I don't know that I heve ever, really, truly, grasped that concept before. Superficially, maybe. In my search for what body life should look like, love is the key, the essence.
The love I have for my children, my own daughters, is the love I should have for my brothers and sisters. My own flesh and blood. Lay-down-my-life kind of love. Sacrificial, giving love.

What would I be willing to do for someone I love that way?
What would I not be willing to do?
How would I feel toward that someone?

There are a few dozen people (you know who you are) I do feel that way about, although my treatment of them is tempered by my own selfishness and weakness. It has taken time, and usually effort, to arrive there. Those people will be required to hug me if they let me get close enough. They "ring my bell" when I see them, which is my way of describing the tingling feeling you get when you first see that special loved one after a time away. Spiritually speaking, that's just got to be a healthy thing. They've gotten under my skin, which, I guess, is an interesting way of saying we share the same body.
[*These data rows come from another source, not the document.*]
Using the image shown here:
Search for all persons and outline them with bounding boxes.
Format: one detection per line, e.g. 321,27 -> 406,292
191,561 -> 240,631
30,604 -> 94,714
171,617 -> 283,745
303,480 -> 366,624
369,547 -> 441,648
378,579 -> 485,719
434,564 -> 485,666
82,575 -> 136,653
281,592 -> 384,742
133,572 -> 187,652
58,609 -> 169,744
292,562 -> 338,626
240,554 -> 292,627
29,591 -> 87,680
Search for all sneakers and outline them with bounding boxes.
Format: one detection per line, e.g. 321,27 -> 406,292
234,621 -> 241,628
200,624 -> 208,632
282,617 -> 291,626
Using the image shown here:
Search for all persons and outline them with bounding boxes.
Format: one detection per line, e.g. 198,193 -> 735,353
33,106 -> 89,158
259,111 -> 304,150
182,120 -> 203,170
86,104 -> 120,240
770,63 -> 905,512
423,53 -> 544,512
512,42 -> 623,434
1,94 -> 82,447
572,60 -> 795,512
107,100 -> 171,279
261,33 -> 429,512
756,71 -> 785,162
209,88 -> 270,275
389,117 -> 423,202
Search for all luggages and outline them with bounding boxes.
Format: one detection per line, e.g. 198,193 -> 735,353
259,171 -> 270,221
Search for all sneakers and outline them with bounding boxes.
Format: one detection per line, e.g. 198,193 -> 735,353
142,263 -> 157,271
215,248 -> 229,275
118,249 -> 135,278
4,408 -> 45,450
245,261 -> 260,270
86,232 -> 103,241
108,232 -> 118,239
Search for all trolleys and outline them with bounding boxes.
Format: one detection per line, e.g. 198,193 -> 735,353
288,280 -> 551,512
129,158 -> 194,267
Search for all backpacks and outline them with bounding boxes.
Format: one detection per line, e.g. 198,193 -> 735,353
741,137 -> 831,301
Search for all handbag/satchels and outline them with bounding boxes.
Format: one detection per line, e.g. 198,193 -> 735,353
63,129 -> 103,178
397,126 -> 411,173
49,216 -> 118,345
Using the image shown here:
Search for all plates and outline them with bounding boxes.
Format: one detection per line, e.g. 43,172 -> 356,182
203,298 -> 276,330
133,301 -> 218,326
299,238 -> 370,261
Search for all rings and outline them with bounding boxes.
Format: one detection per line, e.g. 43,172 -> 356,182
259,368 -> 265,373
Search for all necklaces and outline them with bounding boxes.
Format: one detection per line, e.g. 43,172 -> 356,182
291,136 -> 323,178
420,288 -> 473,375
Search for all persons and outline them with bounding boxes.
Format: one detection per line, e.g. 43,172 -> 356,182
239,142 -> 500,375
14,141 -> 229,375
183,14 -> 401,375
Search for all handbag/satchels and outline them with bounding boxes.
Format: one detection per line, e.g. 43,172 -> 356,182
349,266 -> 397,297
But what if I had that feeling about every church member? What if my brothers and sisters in Dallas and Afghanistan and India and Mexico City all "rang my bell"? How do I go there? Isn't that the kind of love I'm called to? Isn't that EXACTLY what Christ wants?

I have so much to learn...

Thursday, October 26, 2006

Deja Vu Bible Style

After a long drought, I think I have something worth posting.
Does anyone else see a wierd, deja vu sort of thing about studying the Bible?
I was out of town for a couple of weeks, and while we were gone I started reading an old testament story, then Mike preaches on it Sunday.
I work on a text to present it in bible study, and find out that several of my friends are studying the same text, at the same time.
We go to visit a church while traveling, and the lesson is on the same text I'm preparing for Life Team Sunday night.
I decide to email friends in Dallas and mention I've been thinking about them and a scripture that applies to them, and they tell me they have been thinking about the same text.
It seems to happen over and over, I'm sure at least 20 times in the past few months.

How's that for wierd?
On the other hand...
what if the Spirit leads us to things without us knowing it, and we're SUPPOSED to be going in the same directions from time to time?